> [TASK TO COMPLETE]
Copy out the rows word for word, starting at the line that contains "How distantly placed" and ending with the last line of the rows.
>> START PROVIDED RECORDS
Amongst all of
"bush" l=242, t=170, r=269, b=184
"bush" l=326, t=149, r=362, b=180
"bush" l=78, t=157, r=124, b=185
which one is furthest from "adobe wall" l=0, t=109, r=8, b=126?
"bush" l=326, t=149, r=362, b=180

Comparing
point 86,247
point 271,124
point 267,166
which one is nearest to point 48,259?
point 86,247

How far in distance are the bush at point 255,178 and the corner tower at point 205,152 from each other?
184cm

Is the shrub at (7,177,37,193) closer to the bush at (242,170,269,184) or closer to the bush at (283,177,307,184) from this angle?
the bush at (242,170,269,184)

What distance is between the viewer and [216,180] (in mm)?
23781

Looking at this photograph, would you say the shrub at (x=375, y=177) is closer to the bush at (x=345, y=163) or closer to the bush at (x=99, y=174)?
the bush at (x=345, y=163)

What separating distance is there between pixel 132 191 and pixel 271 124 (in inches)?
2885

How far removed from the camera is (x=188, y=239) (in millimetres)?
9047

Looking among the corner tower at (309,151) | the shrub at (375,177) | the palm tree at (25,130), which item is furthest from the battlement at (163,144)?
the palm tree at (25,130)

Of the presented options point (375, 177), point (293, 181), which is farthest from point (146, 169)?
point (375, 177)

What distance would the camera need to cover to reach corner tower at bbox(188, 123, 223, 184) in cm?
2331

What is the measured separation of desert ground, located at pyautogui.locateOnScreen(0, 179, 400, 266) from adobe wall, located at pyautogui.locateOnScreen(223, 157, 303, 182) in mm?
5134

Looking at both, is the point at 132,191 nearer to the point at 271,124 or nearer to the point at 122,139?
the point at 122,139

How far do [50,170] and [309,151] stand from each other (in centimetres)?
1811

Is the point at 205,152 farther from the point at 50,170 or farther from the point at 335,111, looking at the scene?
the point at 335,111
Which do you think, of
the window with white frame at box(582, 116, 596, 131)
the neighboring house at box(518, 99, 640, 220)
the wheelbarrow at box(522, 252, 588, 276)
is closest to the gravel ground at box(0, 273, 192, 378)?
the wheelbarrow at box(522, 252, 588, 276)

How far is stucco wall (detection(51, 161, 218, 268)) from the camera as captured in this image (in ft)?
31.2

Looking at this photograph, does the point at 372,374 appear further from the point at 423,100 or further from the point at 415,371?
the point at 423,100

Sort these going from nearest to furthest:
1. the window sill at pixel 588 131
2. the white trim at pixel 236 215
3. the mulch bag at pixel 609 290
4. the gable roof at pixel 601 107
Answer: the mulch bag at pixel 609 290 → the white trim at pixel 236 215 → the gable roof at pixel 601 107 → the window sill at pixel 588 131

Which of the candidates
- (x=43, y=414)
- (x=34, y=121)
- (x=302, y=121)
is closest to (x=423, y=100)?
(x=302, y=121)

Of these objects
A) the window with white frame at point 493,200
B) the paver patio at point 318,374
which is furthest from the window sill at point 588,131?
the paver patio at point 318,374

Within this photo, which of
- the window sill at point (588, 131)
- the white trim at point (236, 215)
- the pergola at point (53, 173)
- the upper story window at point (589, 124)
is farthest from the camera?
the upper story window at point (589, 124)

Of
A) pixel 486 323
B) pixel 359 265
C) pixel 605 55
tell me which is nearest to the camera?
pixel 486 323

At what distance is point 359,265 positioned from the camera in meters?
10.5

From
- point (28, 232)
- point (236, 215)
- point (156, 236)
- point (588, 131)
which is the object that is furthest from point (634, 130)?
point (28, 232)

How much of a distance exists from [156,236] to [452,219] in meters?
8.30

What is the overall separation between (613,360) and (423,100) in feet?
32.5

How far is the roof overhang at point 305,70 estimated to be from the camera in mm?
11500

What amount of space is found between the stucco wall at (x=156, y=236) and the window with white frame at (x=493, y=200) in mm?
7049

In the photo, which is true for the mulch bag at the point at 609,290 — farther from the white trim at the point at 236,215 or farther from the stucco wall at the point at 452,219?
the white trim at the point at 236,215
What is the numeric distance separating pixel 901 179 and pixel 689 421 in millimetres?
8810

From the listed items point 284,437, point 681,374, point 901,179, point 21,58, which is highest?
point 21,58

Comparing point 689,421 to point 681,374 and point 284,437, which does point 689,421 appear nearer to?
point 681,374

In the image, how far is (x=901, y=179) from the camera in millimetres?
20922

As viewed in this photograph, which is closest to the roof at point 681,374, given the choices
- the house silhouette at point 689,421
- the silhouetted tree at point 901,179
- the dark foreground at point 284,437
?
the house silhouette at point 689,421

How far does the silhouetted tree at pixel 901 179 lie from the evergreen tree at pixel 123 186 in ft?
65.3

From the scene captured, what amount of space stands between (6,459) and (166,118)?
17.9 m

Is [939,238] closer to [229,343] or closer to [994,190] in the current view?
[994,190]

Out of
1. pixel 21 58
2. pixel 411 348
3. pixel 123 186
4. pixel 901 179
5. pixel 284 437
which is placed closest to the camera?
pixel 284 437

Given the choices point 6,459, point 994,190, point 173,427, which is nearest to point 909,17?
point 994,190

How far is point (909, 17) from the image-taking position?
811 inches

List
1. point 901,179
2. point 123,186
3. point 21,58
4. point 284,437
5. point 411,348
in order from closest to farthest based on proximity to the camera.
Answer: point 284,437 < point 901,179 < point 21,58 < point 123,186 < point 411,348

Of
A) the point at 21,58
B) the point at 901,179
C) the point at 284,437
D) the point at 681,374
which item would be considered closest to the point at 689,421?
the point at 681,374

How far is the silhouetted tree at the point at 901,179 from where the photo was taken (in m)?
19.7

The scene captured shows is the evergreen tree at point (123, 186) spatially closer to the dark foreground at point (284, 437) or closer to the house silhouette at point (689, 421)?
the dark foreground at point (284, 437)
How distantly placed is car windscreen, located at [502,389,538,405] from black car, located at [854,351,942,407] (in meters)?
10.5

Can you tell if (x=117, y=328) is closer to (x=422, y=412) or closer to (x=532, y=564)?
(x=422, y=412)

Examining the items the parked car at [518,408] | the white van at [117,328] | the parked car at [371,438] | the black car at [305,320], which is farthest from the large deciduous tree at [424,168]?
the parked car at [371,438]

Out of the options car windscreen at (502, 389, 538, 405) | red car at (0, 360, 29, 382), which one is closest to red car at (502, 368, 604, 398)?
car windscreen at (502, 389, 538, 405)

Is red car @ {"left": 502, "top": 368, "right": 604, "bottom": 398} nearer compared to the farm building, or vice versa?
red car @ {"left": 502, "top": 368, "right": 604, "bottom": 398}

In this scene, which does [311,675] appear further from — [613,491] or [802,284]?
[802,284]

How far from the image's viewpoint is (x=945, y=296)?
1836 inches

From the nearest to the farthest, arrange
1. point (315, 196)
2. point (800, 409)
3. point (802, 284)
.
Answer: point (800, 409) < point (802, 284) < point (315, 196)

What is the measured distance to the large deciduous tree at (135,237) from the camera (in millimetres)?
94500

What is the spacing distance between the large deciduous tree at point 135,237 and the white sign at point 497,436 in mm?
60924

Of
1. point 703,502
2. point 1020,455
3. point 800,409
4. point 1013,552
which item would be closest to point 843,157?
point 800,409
>> END PROVIDED RECORDS
> [FULL SOLUTION]
How distantly placed is car windscreen, located at [502,389,538,405] from black car, located at [854,351,942,407] (in meters)?
10.5

Can you tell if (x=117, y=328) is closer to (x=422, y=412) or closer to (x=532, y=564)?
(x=422, y=412)

Examining the items the parked car at [518,408] | the white van at [117,328] | the parked car at [371,438] | the black car at [305,320], which is farthest from the large deciduous tree at [424,168]?
the parked car at [371,438]

Out of the options car windscreen at (502, 389, 538, 405) | red car at (0, 360, 29, 382), which one is closest to red car at (502, 368, 604, 398)?
car windscreen at (502, 389, 538, 405)

Is red car @ {"left": 502, "top": 368, "right": 604, "bottom": 398} nearer compared to the farm building, or vice versa?
red car @ {"left": 502, "top": 368, "right": 604, "bottom": 398}

In this scene, which does [311,675] appear further from — [613,491] or [802,284]?
[802,284]

How far from the image's viewpoint is (x=945, y=296)?
1836 inches

From the nearest to the farthest, arrange
1. point (315, 196)
2. point (800, 409)
3. point (802, 284)
.
Answer: point (800, 409) < point (802, 284) < point (315, 196)

What is the measured distance to the large deciduous tree at (135,237) from the camera (in millimetres)?
94500

What is the spacing distance between the large deciduous tree at point 135,237 and the white sign at point 497,436 in mm?
60924

Of
1. point 703,502
2. point 1020,455
3. point 800,409
4. point 1013,552
which item would be closest to point 843,157?
point 800,409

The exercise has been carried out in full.